_Your task_:
Retype the lines of the listing verbatim, starting at the line that contains "What is the span between" and ending at the final line of the listing.

_Source data_:
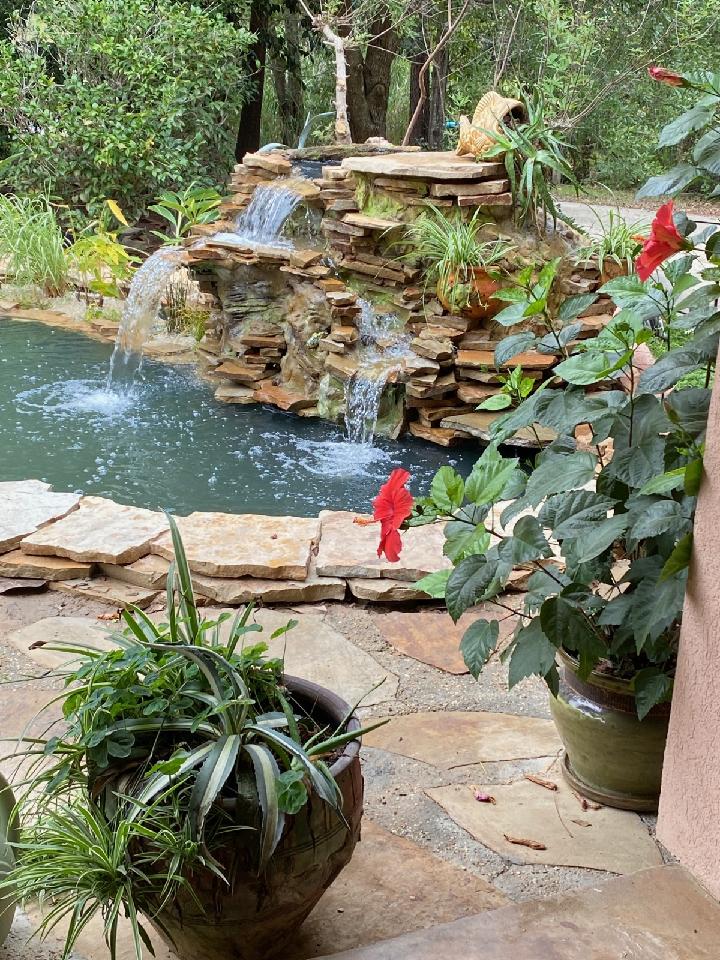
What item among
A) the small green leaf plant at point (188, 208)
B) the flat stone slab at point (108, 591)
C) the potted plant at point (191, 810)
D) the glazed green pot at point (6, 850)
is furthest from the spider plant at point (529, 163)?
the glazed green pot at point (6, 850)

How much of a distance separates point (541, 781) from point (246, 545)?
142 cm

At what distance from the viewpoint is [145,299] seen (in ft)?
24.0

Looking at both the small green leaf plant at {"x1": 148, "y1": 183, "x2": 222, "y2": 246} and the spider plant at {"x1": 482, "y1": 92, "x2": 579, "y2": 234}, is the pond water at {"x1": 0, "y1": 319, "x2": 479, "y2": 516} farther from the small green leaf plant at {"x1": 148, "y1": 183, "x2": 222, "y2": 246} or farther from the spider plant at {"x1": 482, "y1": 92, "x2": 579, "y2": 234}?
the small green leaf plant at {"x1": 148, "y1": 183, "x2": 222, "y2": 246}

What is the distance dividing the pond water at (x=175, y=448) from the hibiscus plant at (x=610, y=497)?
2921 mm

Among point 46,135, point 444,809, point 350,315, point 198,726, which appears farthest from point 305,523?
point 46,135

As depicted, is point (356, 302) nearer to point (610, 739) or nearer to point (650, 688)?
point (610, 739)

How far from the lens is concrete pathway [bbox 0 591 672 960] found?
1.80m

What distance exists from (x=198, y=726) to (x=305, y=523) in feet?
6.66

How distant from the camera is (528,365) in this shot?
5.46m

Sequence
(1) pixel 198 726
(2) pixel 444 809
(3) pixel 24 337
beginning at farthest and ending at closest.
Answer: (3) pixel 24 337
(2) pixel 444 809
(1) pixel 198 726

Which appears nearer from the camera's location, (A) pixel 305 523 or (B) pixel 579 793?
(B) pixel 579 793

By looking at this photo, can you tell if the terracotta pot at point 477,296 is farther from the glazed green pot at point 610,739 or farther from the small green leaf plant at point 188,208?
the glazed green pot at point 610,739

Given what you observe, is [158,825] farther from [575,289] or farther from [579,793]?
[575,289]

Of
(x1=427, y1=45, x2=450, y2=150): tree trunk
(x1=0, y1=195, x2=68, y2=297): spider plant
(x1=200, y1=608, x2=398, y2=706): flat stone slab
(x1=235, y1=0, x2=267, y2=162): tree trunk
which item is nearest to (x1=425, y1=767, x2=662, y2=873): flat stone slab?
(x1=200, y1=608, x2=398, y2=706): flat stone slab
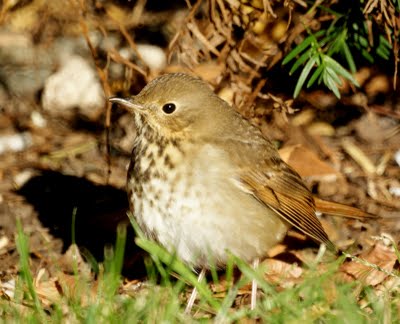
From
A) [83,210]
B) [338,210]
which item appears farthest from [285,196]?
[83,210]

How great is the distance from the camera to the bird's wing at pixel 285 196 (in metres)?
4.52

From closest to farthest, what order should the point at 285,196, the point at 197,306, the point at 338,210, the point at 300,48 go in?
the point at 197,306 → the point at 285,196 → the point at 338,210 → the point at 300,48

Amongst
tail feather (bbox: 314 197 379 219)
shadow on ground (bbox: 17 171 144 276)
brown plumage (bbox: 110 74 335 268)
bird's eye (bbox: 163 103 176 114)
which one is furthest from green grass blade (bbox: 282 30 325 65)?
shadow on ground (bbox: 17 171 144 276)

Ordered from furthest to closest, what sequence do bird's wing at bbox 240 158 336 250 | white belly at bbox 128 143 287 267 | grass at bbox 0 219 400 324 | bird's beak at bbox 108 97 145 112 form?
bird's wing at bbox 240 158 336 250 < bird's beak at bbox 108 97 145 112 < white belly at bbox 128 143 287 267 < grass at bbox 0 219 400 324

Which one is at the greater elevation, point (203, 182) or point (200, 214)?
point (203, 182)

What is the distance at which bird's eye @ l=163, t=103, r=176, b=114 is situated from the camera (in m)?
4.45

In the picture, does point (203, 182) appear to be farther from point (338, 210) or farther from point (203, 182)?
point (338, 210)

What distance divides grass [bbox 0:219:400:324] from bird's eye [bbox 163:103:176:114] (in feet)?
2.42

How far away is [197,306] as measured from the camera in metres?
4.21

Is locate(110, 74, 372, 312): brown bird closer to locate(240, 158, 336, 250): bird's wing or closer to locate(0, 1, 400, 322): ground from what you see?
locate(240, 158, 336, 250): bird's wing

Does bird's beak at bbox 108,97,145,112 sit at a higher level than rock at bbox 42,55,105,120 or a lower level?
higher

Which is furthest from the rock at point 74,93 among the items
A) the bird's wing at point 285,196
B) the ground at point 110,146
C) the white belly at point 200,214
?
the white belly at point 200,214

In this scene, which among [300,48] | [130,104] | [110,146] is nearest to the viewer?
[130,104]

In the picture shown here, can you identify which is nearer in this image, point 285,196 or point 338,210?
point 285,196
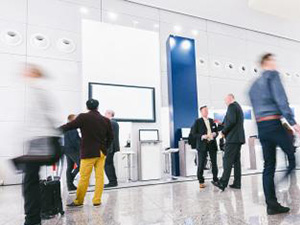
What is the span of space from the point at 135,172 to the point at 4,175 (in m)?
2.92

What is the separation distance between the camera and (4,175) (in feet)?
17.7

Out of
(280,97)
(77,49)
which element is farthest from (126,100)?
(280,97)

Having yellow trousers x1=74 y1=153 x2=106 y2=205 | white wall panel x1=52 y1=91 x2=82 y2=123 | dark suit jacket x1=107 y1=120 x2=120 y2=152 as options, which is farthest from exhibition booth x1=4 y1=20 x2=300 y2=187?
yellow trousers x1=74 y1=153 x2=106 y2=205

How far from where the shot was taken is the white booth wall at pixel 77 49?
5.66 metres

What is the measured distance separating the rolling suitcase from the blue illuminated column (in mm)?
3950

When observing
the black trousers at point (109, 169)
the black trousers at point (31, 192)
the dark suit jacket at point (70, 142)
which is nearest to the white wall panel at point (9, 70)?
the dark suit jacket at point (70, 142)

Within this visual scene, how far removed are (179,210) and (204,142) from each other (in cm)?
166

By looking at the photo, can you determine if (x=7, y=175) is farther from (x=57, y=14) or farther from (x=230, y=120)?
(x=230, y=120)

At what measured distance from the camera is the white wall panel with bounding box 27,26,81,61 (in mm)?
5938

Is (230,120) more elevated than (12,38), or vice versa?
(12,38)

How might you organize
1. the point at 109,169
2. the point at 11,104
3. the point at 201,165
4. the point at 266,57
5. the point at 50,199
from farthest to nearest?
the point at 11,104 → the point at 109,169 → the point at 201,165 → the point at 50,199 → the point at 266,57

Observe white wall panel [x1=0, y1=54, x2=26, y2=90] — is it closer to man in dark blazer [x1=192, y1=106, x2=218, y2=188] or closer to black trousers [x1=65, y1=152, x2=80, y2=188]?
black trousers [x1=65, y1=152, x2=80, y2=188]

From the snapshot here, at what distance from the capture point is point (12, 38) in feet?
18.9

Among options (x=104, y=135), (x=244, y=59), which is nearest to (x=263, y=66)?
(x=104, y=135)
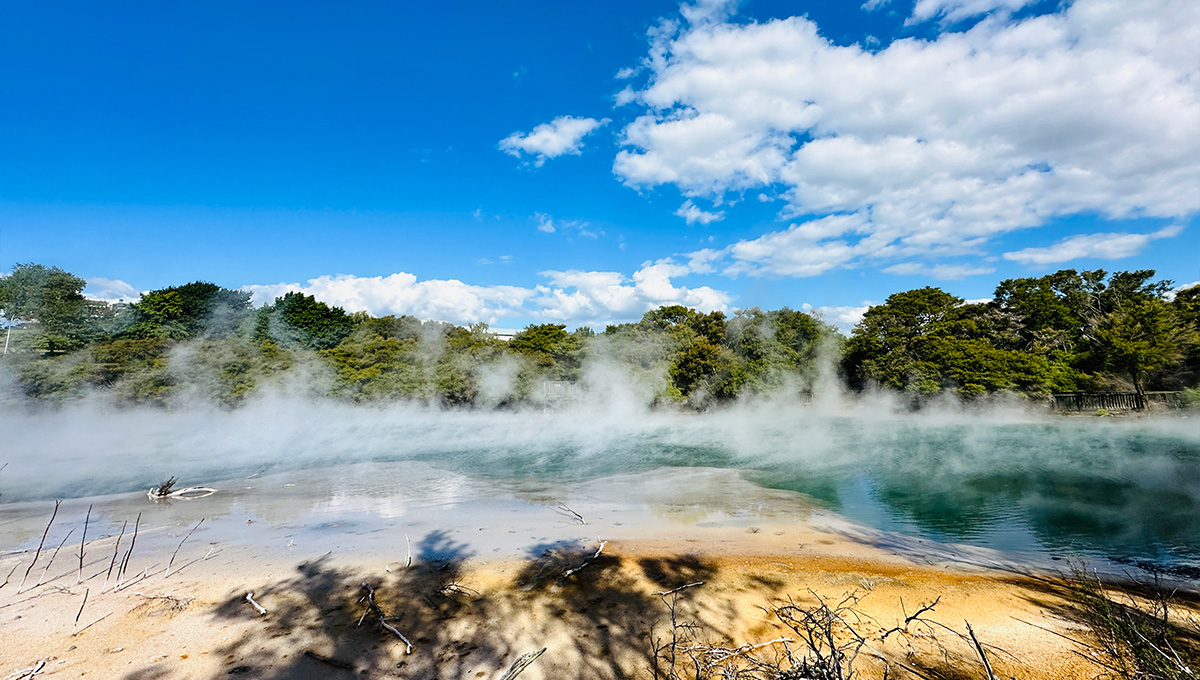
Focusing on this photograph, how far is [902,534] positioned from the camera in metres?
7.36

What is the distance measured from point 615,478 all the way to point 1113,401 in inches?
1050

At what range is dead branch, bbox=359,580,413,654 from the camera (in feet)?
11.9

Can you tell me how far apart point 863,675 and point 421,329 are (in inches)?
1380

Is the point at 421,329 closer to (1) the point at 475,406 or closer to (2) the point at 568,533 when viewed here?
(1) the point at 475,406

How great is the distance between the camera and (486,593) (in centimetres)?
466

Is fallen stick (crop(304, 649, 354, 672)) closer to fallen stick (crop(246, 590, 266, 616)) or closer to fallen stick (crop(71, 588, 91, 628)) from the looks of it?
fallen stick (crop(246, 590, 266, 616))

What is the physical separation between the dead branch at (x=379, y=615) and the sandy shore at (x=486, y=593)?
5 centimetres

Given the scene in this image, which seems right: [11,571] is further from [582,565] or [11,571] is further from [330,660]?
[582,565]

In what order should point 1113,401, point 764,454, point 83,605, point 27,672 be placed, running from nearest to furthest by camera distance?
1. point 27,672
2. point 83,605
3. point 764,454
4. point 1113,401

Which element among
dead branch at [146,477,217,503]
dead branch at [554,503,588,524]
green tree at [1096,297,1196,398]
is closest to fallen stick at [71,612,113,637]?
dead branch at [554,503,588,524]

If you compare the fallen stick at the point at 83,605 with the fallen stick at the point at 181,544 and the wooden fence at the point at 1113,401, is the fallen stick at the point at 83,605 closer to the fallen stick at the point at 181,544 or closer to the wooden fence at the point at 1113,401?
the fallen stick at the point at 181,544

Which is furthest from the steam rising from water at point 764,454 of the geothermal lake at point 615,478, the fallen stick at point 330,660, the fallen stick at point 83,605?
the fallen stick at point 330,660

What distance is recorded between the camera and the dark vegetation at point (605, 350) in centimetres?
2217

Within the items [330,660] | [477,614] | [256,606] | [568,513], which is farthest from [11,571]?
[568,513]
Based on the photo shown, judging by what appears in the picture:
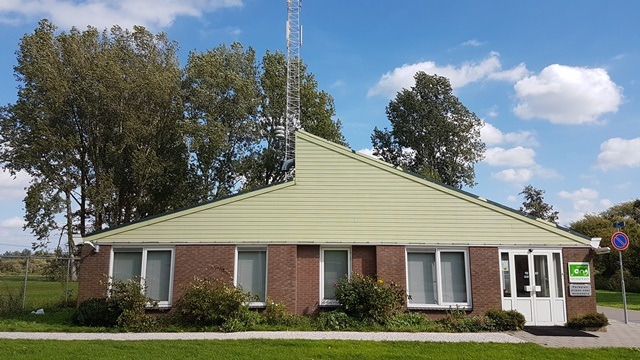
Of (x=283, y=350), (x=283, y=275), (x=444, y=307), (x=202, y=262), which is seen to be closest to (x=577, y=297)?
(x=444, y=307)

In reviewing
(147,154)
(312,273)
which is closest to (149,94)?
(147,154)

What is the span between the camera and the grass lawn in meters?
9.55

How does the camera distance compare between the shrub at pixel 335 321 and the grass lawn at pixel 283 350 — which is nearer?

_The completed task_:
What is the span between the camera and the grass lawn in meters?
9.55

How does the camera distance compare between the shrub at pixel 335 321 and the grass lawn at pixel 283 350 — which is nearer?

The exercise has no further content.